29 agosto 2017

Duas Últimas

Se a chuva ocasional de ontem, forte e intensa, foi para uns momento de neurastenia, a mim-me deixou prenúncios benfazejos, ainda que prematuros, de Outono.  De janela aberta, a meio da manhã, cheirei o cheiro da terra molhada e imaginei, ingenuamente, o mercúrio do termómetro a descer, os dias a encurtar, a necessidade de resguardo. Sei que será chuva de pouca dura, que Setembro pode ser um bom mês para quem ainda ambiciona praia e dias ao sol.

Ontem, numa conversa breve, uma amiga dizia-me que gostava do Outono porque os dias curtos demoravam menos tempo a passar. São motivos diferentes os que me levam a apreciar esta época do ano: o Outono, tal como a música mais triste (e já aqui falei sobre isto) é centrípeto, convida ao recolhimento, à interiorização das ideias, à descoberta do sentido das coisas, à protecção que se encontra em locais familiares. Talvez, num certo sentido, seja uma estação do ano mais segura (importante?), porque mais propícia a decisões sérias. Para quem faz do regresso a casa um tema fulcral nas suas deambulações metafísicas, o Outono tem de ser uma presença - talvez mesmo uma dominância. 

Deixo-vos com um conjunto bonito de aspectos estéticos: Monserrate, a viola de Pedro Jóia, a voz de Ricardo Ribeiro e, não menos importante, uns belíssimos versos de Pedro Homem de Mello. 

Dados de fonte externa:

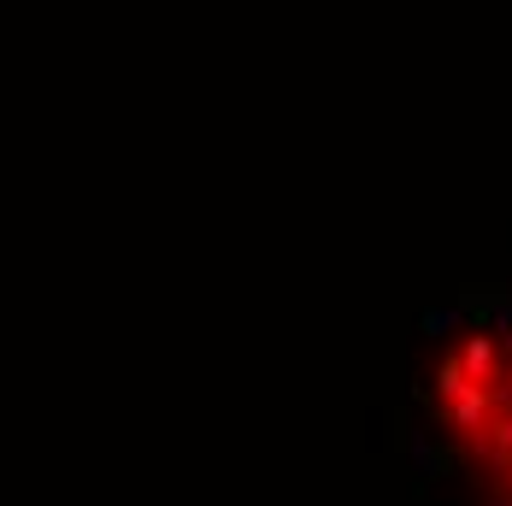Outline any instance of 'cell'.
I'll return each mask as SVG.
<instances>
[{"mask_svg": "<svg viewBox=\"0 0 512 506\" xmlns=\"http://www.w3.org/2000/svg\"><path fill=\"white\" fill-rule=\"evenodd\" d=\"M407 459L430 506H512V289H460L418 318Z\"/></svg>", "mask_w": 512, "mask_h": 506, "instance_id": "1", "label": "cell"}]
</instances>
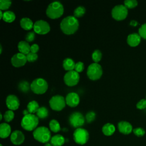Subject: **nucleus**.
Instances as JSON below:
<instances>
[{
    "label": "nucleus",
    "instance_id": "f257e3e1",
    "mask_svg": "<svg viewBox=\"0 0 146 146\" xmlns=\"http://www.w3.org/2000/svg\"><path fill=\"white\" fill-rule=\"evenodd\" d=\"M60 27L63 33L65 34H73L78 29L79 21L74 16H68L62 19Z\"/></svg>",
    "mask_w": 146,
    "mask_h": 146
},
{
    "label": "nucleus",
    "instance_id": "f03ea898",
    "mask_svg": "<svg viewBox=\"0 0 146 146\" xmlns=\"http://www.w3.org/2000/svg\"><path fill=\"white\" fill-rule=\"evenodd\" d=\"M39 118L37 116L32 113H29L22 117L21 124L25 130L32 131L37 128Z\"/></svg>",
    "mask_w": 146,
    "mask_h": 146
},
{
    "label": "nucleus",
    "instance_id": "7ed1b4c3",
    "mask_svg": "<svg viewBox=\"0 0 146 146\" xmlns=\"http://www.w3.org/2000/svg\"><path fill=\"white\" fill-rule=\"evenodd\" d=\"M64 12V8L62 4L58 2L55 1L48 6L46 9V15L51 19H57L60 17Z\"/></svg>",
    "mask_w": 146,
    "mask_h": 146
},
{
    "label": "nucleus",
    "instance_id": "20e7f679",
    "mask_svg": "<svg viewBox=\"0 0 146 146\" xmlns=\"http://www.w3.org/2000/svg\"><path fill=\"white\" fill-rule=\"evenodd\" d=\"M34 138L38 141L46 144L51 139L50 129L44 126L37 127L33 133Z\"/></svg>",
    "mask_w": 146,
    "mask_h": 146
},
{
    "label": "nucleus",
    "instance_id": "39448f33",
    "mask_svg": "<svg viewBox=\"0 0 146 146\" xmlns=\"http://www.w3.org/2000/svg\"><path fill=\"white\" fill-rule=\"evenodd\" d=\"M30 88L36 94H43L48 89L47 82L43 78H39L34 80L30 84Z\"/></svg>",
    "mask_w": 146,
    "mask_h": 146
},
{
    "label": "nucleus",
    "instance_id": "423d86ee",
    "mask_svg": "<svg viewBox=\"0 0 146 146\" xmlns=\"http://www.w3.org/2000/svg\"><path fill=\"white\" fill-rule=\"evenodd\" d=\"M103 74L102 66L96 63H93L89 65L87 71V75L89 79L96 80L100 78Z\"/></svg>",
    "mask_w": 146,
    "mask_h": 146
},
{
    "label": "nucleus",
    "instance_id": "0eeeda50",
    "mask_svg": "<svg viewBox=\"0 0 146 146\" xmlns=\"http://www.w3.org/2000/svg\"><path fill=\"white\" fill-rule=\"evenodd\" d=\"M73 139L76 144L84 145L89 139L88 132L83 128H76L73 133Z\"/></svg>",
    "mask_w": 146,
    "mask_h": 146
},
{
    "label": "nucleus",
    "instance_id": "6e6552de",
    "mask_svg": "<svg viewBox=\"0 0 146 146\" xmlns=\"http://www.w3.org/2000/svg\"><path fill=\"white\" fill-rule=\"evenodd\" d=\"M66 99L63 96L59 95L53 96L49 100L51 108L54 111H59L63 110L66 106Z\"/></svg>",
    "mask_w": 146,
    "mask_h": 146
},
{
    "label": "nucleus",
    "instance_id": "1a4fd4ad",
    "mask_svg": "<svg viewBox=\"0 0 146 146\" xmlns=\"http://www.w3.org/2000/svg\"><path fill=\"white\" fill-rule=\"evenodd\" d=\"M111 14L112 18L115 20H123L128 15V9L123 5H116L112 9Z\"/></svg>",
    "mask_w": 146,
    "mask_h": 146
},
{
    "label": "nucleus",
    "instance_id": "9d476101",
    "mask_svg": "<svg viewBox=\"0 0 146 146\" xmlns=\"http://www.w3.org/2000/svg\"><path fill=\"white\" fill-rule=\"evenodd\" d=\"M69 123L71 127L78 128H81L85 123V118L79 112H74L72 113L68 119Z\"/></svg>",
    "mask_w": 146,
    "mask_h": 146
},
{
    "label": "nucleus",
    "instance_id": "9b49d317",
    "mask_svg": "<svg viewBox=\"0 0 146 146\" xmlns=\"http://www.w3.org/2000/svg\"><path fill=\"white\" fill-rule=\"evenodd\" d=\"M80 79V76L78 72L75 70H72L67 72L64 76V82L65 84L70 87L76 85Z\"/></svg>",
    "mask_w": 146,
    "mask_h": 146
},
{
    "label": "nucleus",
    "instance_id": "f8f14e48",
    "mask_svg": "<svg viewBox=\"0 0 146 146\" xmlns=\"http://www.w3.org/2000/svg\"><path fill=\"white\" fill-rule=\"evenodd\" d=\"M33 29L34 32L38 34L44 35L48 33L50 30V26L45 21L38 20L34 23Z\"/></svg>",
    "mask_w": 146,
    "mask_h": 146
},
{
    "label": "nucleus",
    "instance_id": "ddd939ff",
    "mask_svg": "<svg viewBox=\"0 0 146 146\" xmlns=\"http://www.w3.org/2000/svg\"><path fill=\"white\" fill-rule=\"evenodd\" d=\"M27 61L26 55L20 52L14 54L11 59L12 65L15 67H20L24 66Z\"/></svg>",
    "mask_w": 146,
    "mask_h": 146
},
{
    "label": "nucleus",
    "instance_id": "4468645a",
    "mask_svg": "<svg viewBox=\"0 0 146 146\" xmlns=\"http://www.w3.org/2000/svg\"><path fill=\"white\" fill-rule=\"evenodd\" d=\"M25 137L23 132L19 130L13 131L10 135V140L11 143L16 145L22 144L25 141Z\"/></svg>",
    "mask_w": 146,
    "mask_h": 146
},
{
    "label": "nucleus",
    "instance_id": "2eb2a0df",
    "mask_svg": "<svg viewBox=\"0 0 146 146\" xmlns=\"http://www.w3.org/2000/svg\"><path fill=\"white\" fill-rule=\"evenodd\" d=\"M6 104L10 110L14 111L17 110L19 106L18 98L14 95H9L6 98Z\"/></svg>",
    "mask_w": 146,
    "mask_h": 146
},
{
    "label": "nucleus",
    "instance_id": "dca6fc26",
    "mask_svg": "<svg viewBox=\"0 0 146 146\" xmlns=\"http://www.w3.org/2000/svg\"><path fill=\"white\" fill-rule=\"evenodd\" d=\"M65 99L66 104L71 107H75L77 106L80 102L79 96L78 94L75 92L68 93Z\"/></svg>",
    "mask_w": 146,
    "mask_h": 146
},
{
    "label": "nucleus",
    "instance_id": "f3484780",
    "mask_svg": "<svg viewBox=\"0 0 146 146\" xmlns=\"http://www.w3.org/2000/svg\"><path fill=\"white\" fill-rule=\"evenodd\" d=\"M117 128L119 131L124 135H128L133 131L131 124L126 121H121L119 122L117 124Z\"/></svg>",
    "mask_w": 146,
    "mask_h": 146
},
{
    "label": "nucleus",
    "instance_id": "a211bd4d",
    "mask_svg": "<svg viewBox=\"0 0 146 146\" xmlns=\"http://www.w3.org/2000/svg\"><path fill=\"white\" fill-rule=\"evenodd\" d=\"M141 36L139 33H132L128 35L127 42V43L131 47L137 46L140 42Z\"/></svg>",
    "mask_w": 146,
    "mask_h": 146
},
{
    "label": "nucleus",
    "instance_id": "6ab92c4d",
    "mask_svg": "<svg viewBox=\"0 0 146 146\" xmlns=\"http://www.w3.org/2000/svg\"><path fill=\"white\" fill-rule=\"evenodd\" d=\"M11 127L6 123H2L0 124V137L5 139L11 135Z\"/></svg>",
    "mask_w": 146,
    "mask_h": 146
},
{
    "label": "nucleus",
    "instance_id": "aec40b11",
    "mask_svg": "<svg viewBox=\"0 0 146 146\" xmlns=\"http://www.w3.org/2000/svg\"><path fill=\"white\" fill-rule=\"evenodd\" d=\"M65 143V138L61 135L56 134L50 140V143L52 146H62Z\"/></svg>",
    "mask_w": 146,
    "mask_h": 146
},
{
    "label": "nucleus",
    "instance_id": "412c9836",
    "mask_svg": "<svg viewBox=\"0 0 146 146\" xmlns=\"http://www.w3.org/2000/svg\"><path fill=\"white\" fill-rule=\"evenodd\" d=\"M31 46L26 41L21 40L18 44V48L20 53L27 55L30 52Z\"/></svg>",
    "mask_w": 146,
    "mask_h": 146
},
{
    "label": "nucleus",
    "instance_id": "4be33fe9",
    "mask_svg": "<svg viewBox=\"0 0 146 146\" xmlns=\"http://www.w3.org/2000/svg\"><path fill=\"white\" fill-rule=\"evenodd\" d=\"M20 25L22 29L25 30H30L34 27L33 21L29 18H22L20 21Z\"/></svg>",
    "mask_w": 146,
    "mask_h": 146
},
{
    "label": "nucleus",
    "instance_id": "5701e85b",
    "mask_svg": "<svg viewBox=\"0 0 146 146\" xmlns=\"http://www.w3.org/2000/svg\"><path fill=\"white\" fill-rule=\"evenodd\" d=\"M115 131V127L114 125L108 123L104 124L102 127V132L106 136H109L112 135Z\"/></svg>",
    "mask_w": 146,
    "mask_h": 146
},
{
    "label": "nucleus",
    "instance_id": "b1692460",
    "mask_svg": "<svg viewBox=\"0 0 146 146\" xmlns=\"http://www.w3.org/2000/svg\"><path fill=\"white\" fill-rule=\"evenodd\" d=\"M75 63L74 61L71 58H66L63 62V68L68 71H72L75 68Z\"/></svg>",
    "mask_w": 146,
    "mask_h": 146
},
{
    "label": "nucleus",
    "instance_id": "393cba45",
    "mask_svg": "<svg viewBox=\"0 0 146 146\" xmlns=\"http://www.w3.org/2000/svg\"><path fill=\"white\" fill-rule=\"evenodd\" d=\"M39 108V104L38 103V102H36L35 100H32L31 102H30L27 106V110L29 111V112L30 113H36V112L38 111V109Z\"/></svg>",
    "mask_w": 146,
    "mask_h": 146
},
{
    "label": "nucleus",
    "instance_id": "a878e982",
    "mask_svg": "<svg viewBox=\"0 0 146 146\" xmlns=\"http://www.w3.org/2000/svg\"><path fill=\"white\" fill-rule=\"evenodd\" d=\"M15 19V14L11 11H7L3 13L2 19L7 23H11L13 22Z\"/></svg>",
    "mask_w": 146,
    "mask_h": 146
},
{
    "label": "nucleus",
    "instance_id": "bb28decb",
    "mask_svg": "<svg viewBox=\"0 0 146 146\" xmlns=\"http://www.w3.org/2000/svg\"><path fill=\"white\" fill-rule=\"evenodd\" d=\"M49 128L50 129L55 133H56L60 131V125L59 123L55 119L51 120L49 123Z\"/></svg>",
    "mask_w": 146,
    "mask_h": 146
},
{
    "label": "nucleus",
    "instance_id": "cd10ccee",
    "mask_svg": "<svg viewBox=\"0 0 146 146\" xmlns=\"http://www.w3.org/2000/svg\"><path fill=\"white\" fill-rule=\"evenodd\" d=\"M48 115V111L47 108L44 107H39L38 111L36 112V116L39 119H45Z\"/></svg>",
    "mask_w": 146,
    "mask_h": 146
},
{
    "label": "nucleus",
    "instance_id": "c85d7f7f",
    "mask_svg": "<svg viewBox=\"0 0 146 146\" xmlns=\"http://www.w3.org/2000/svg\"><path fill=\"white\" fill-rule=\"evenodd\" d=\"M86 13V9L83 6H78L76 7L74 12V16L75 18L81 17L84 15Z\"/></svg>",
    "mask_w": 146,
    "mask_h": 146
},
{
    "label": "nucleus",
    "instance_id": "c756f323",
    "mask_svg": "<svg viewBox=\"0 0 146 146\" xmlns=\"http://www.w3.org/2000/svg\"><path fill=\"white\" fill-rule=\"evenodd\" d=\"M102 54L101 51L99 50H95L92 52V58L95 63H98L99 62H100L102 59Z\"/></svg>",
    "mask_w": 146,
    "mask_h": 146
},
{
    "label": "nucleus",
    "instance_id": "7c9ffc66",
    "mask_svg": "<svg viewBox=\"0 0 146 146\" xmlns=\"http://www.w3.org/2000/svg\"><path fill=\"white\" fill-rule=\"evenodd\" d=\"M18 88L22 92H26L29 90L30 88V86L29 85V83L27 82L22 81L19 83Z\"/></svg>",
    "mask_w": 146,
    "mask_h": 146
},
{
    "label": "nucleus",
    "instance_id": "2f4dec72",
    "mask_svg": "<svg viewBox=\"0 0 146 146\" xmlns=\"http://www.w3.org/2000/svg\"><path fill=\"white\" fill-rule=\"evenodd\" d=\"M4 119L6 122H10L11 120H13V119L14 117V113L12 110H8L7 111L5 112L4 115Z\"/></svg>",
    "mask_w": 146,
    "mask_h": 146
},
{
    "label": "nucleus",
    "instance_id": "473e14b6",
    "mask_svg": "<svg viewBox=\"0 0 146 146\" xmlns=\"http://www.w3.org/2000/svg\"><path fill=\"white\" fill-rule=\"evenodd\" d=\"M11 5V1L10 0H1L0 1V9L5 10L8 9Z\"/></svg>",
    "mask_w": 146,
    "mask_h": 146
},
{
    "label": "nucleus",
    "instance_id": "72a5a7b5",
    "mask_svg": "<svg viewBox=\"0 0 146 146\" xmlns=\"http://www.w3.org/2000/svg\"><path fill=\"white\" fill-rule=\"evenodd\" d=\"M137 1L136 0H125L124 2V5L127 9H132L137 5Z\"/></svg>",
    "mask_w": 146,
    "mask_h": 146
},
{
    "label": "nucleus",
    "instance_id": "f704fd0d",
    "mask_svg": "<svg viewBox=\"0 0 146 146\" xmlns=\"http://www.w3.org/2000/svg\"><path fill=\"white\" fill-rule=\"evenodd\" d=\"M96 117V113L94 111H90L86 115L85 119L87 123H90L92 122Z\"/></svg>",
    "mask_w": 146,
    "mask_h": 146
},
{
    "label": "nucleus",
    "instance_id": "c9c22d12",
    "mask_svg": "<svg viewBox=\"0 0 146 146\" xmlns=\"http://www.w3.org/2000/svg\"><path fill=\"white\" fill-rule=\"evenodd\" d=\"M133 133L137 137H141L145 135V130L141 127H137L133 129Z\"/></svg>",
    "mask_w": 146,
    "mask_h": 146
},
{
    "label": "nucleus",
    "instance_id": "e433bc0d",
    "mask_svg": "<svg viewBox=\"0 0 146 146\" xmlns=\"http://www.w3.org/2000/svg\"><path fill=\"white\" fill-rule=\"evenodd\" d=\"M139 34L144 39H146V23L143 24L139 29Z\"/></svg>",
    "mask_w": 146,
    "mask_h": 146
},
{
    "label": "nucleus",
    "instance_id": "4c0bfd02",
    "mask_svg": "<svg viewBox=\"0 0 146 146\" xmlns=\"http://www.w3.org/2000/svg\"><path fill=\"white\" fill-rule=\"evenodd\" d=\"M26 58H27V61L30 62H33L37 60L38 55L35 53H33L31 52H30L28 54L26 55Z\"/></svg>",
    "mask_w": 146,
    "mask_h": 146
},
{
    "label": "nucleus",
    "instance_id": "58836bf2",
    "mask_svg": "<svg viewBox=\"0 0 146 146\" xmlns=\"http://www.w3.org/2000/svg\"><path fill=\"white\" fill-rule=\"evenodd\" d=\"M136 108L139 110H143L146 108V99H142L139 100L136 105Z\"/></svg>",
    "mask_w": 146,
    "mask_h": 146
},
{
    "label": "nucleus",
    "instance_id": "ea45409f",
    "mask_svg": "<svg viewBox=\"0 0 146 146\" xmlns=\"http://www.w3.org/2000/svg\"><path fill=\"white\" fill-rule=\"evenodd\" d=\"M84 64L83 62H78L76 63H75V71H76L77 72H82L83 70H84Z\"/></svg>",
    "mask_w": 146,
    "mask_h": 146
},
{
    "label": "nucleus",
    "instance_id": "a19ab883",
    "mask_svg": "<svg viewBox=\"0 0 146 146\" xmlns=\"http://www.w3.org/2000/svg\"><path fill=\"white\" fill-rule=\"evenodd\" d=\"M35 39V33L34 32H29L26 35V37H25V39L26 42H32Z\"/></svg>",
    "mask_w": 146,
    "mask_h": 146
},
{
    "label": "nucleus",
    "instance_id": "79ce46f5",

Tudo o que tenho, e nada tenho, é teu.

JdB  




Entrega

Descalço venho dos confins da infância
Que a minha infância ainda não morreu.
Atrás de mim em face ainda há distância
Menino Deus, Jesus da minha infância,
Tudo o que tenho, e nada tenho, é teu

Venho da estranha noite dos poetas,
Noite em que o mundo nunca me entendeu
Vê trago as mãos vazias dos poetas.
Menino Deus, amigo dos poetas,
Tudo o que tenho, e nada tenho, é teu

Feriu-me um dardo, ensanguentei as ruas
Onde o demónio em vão me apareceu.
Porque as estrelas todas eram suas
Menino irmão dos que erram pelas ruas
Tudo o que tenho, e nada tenho, é teu

Quem te ignorar ignora os que são tristes
Ó meu irmão Jesus, triste como eu
Ó meu irmão, menino de olhos tristes,
Nada mais tenho além dos olhos tristes
Tudo o que tenho, e nada tenho, é teu!